Splits

(update from April 28)

Despite our best efforts to balance hive build up and swarm prevention, it looks like we are going to need to split Hive 2 to keep the bees from swarming.  The way this works is we essentially perform a controlled swarm, rather than let the bees do it on their own.

When bees swarm, they first build a queen cell and start a new queen.  The then harass the queen into leaving.  When she goes, she takes roughly half of the bee population with her, and goes and starts a new colony elsewhere.  The remaining bees, with all the resources they gathered prior to the swarm and a newly minted queen, carry on.  Swarming is a high risk high stakes move for our bees.  The new queen and her entourage need to find a new location to establish a hive, and build up sufficient resources before the dearth in July and then survive the winter starting with nothing.  The existing hive has one chance to raise a new queen that then needs to fly off and successfully mate, return to the hive and begin to lay.  If anything happens to the queen, there are no other new eggs for the bees to try again.

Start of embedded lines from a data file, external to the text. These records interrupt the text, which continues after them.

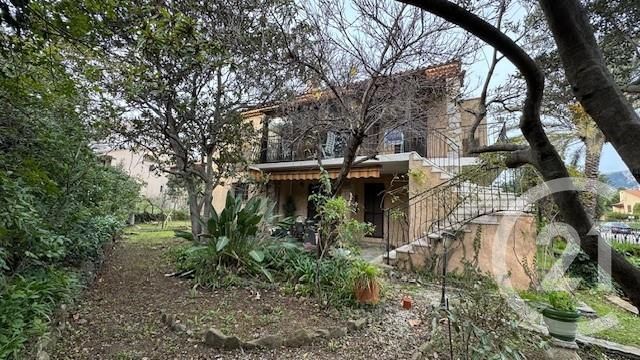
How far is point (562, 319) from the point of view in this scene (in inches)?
161

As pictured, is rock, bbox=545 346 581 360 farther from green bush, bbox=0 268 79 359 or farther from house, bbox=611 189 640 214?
house, bbox=611 189 640 214

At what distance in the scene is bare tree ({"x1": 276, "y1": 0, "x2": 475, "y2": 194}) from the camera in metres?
6.35

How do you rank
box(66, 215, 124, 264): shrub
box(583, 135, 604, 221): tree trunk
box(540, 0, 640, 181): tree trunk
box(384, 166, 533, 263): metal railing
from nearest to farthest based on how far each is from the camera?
1. box(540, 0, 640, 181): tree trunk
2. box(66, 215, 124, 264): shrub
3. box(384, 166, 533, 263): metal railing
4. box(583, 135, 604, 221): tree trunk

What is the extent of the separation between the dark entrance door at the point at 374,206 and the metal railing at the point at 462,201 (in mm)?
3468

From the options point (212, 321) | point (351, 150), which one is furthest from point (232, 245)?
point (351, 150)

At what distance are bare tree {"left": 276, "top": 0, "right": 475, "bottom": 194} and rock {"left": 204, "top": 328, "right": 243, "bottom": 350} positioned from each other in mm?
3758

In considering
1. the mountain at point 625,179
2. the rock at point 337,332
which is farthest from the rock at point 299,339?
the mountain at point 625,179

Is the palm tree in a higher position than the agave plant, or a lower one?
higher

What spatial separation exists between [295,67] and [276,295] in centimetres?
495

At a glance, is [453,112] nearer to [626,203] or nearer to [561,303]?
[561,303]

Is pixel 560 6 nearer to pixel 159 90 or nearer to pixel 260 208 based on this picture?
pixel 159 90

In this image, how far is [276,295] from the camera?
18.6 ft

To increase the changes of the old queen successfully starting her colony and the existing colony of surviving should the new queen not successfully mate and return, we will take the old queen and about half of the bees out of the hive and move them to a new location far from the apiary.  We will then monitor the hive and either recombine the two hives if they are unsuccessful in producing a new queen or enjoy the success of having a third colony if everything goes well.